**Stored records**
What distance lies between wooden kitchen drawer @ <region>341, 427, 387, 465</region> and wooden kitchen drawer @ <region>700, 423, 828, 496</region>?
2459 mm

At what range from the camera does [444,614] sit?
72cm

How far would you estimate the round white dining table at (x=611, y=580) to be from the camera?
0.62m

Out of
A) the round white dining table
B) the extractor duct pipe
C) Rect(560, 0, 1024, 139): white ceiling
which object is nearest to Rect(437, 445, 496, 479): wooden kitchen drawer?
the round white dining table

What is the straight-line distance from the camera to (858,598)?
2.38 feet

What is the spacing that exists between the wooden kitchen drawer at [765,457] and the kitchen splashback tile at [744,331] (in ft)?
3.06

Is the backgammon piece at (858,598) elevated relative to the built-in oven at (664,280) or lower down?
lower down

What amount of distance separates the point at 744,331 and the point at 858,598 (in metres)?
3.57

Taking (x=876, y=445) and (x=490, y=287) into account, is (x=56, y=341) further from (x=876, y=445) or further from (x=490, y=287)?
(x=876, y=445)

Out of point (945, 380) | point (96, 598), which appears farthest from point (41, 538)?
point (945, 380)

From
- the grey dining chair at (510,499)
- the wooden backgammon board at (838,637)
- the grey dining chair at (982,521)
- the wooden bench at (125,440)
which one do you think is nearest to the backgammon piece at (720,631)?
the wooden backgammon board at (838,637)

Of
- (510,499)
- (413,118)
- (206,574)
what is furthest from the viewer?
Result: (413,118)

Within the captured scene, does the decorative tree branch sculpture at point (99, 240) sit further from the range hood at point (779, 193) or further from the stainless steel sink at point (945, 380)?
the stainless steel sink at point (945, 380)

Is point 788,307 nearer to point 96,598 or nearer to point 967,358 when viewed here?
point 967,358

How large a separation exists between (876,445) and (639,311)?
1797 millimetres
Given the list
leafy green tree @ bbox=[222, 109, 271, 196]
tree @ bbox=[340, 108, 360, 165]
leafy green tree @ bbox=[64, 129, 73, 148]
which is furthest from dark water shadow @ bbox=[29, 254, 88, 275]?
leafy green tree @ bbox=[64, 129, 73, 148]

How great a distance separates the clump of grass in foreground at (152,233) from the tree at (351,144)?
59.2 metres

**What is being asked**
Every entry must be quoted exactly as it appears above.

**Exercise result**
What distance lies between wooden kitchen drawer @ <region>341, 427, 387, 465</region> and wooden kitchen drawer @ <region>700, 423, 828, 496</region>?
2459 mm

At what range from the camera does [444,614] sit?
72cm

How far would you estimate the round white dining table at (x=611, y=580) to be from the camera?
0.62m

Out of
A) the round white dining table
B) the extractor duct pipe
C) Rect(560, 0, 1024, 139): white ceiling
which object is nearest to Rect(437, 445, 496, 479): wooden kitchen drawer?
the round white dining table

What is the straight-line distance from the camera to (858,598)?
2.38 feet

What is the spacing that exists between the wooden kitchen drawer at [765,457] and the kitchen splashback tile at [744,331] (in ft)?
3.06

Is the backgammon piece at (858,598) elevated relative to the built-in oven at (664,280) or lower down?
lower down

What amount of distance separates the point at 744,331 and the point at 858,598 (in metres)?
3.57

Taking (x=876, y=445) and (x=490, y=287) into account, is (x=56, y=341) further from (x=876, y=445) or further from (x=490, y=287)?
(x=876, y=445)

Out of point (945, 380) | point (96, 598), which appears farthest from point (41, 538)?
point (945, 380)

From
- the grey dining chair at (510,499)
- the wooden backgammon board at (838,637)
- the grey dining chair at (982,521)
- the wooden bench at (125,440)
which one do you think is nearest to the backgammon piece at (720,631)?
the wooden backgammon board at (838,637)

Of
- (510,499)
- (413,118)
- (206,574)
what is furthest from the viewer?
Result: (413,118)

Within the captured scene, does the decorative tree branch sculpture at point (99, 240) sit further from the range hood at point (779, 193) or further from the stainless steel sink at point (945, 380)?
the stainless steel sink at point (945, 380)

Is point 788,307 nearer to point 96,598 or nearer to point 967,358 when viewed here?
point 967,358

How large a separation exists between (876,445) and (639,311)?
1797 millimetres
Given the list
leafy green tree @ bbox=[222, 109, 271, 196]
tree @ bbox=[340, 108, 360, 165]
leafy green tree @ bbox=[64, 129, 73, 148]
which is furthest from dark water shadow @ bbox=[29, 254, 88, 275]?
leafy green tree @ bbox=[64, 129, 73, 148]

How great a distance separates the clump of grass in foreground at (152,233) from the tree at (351,144)?
59.2 metres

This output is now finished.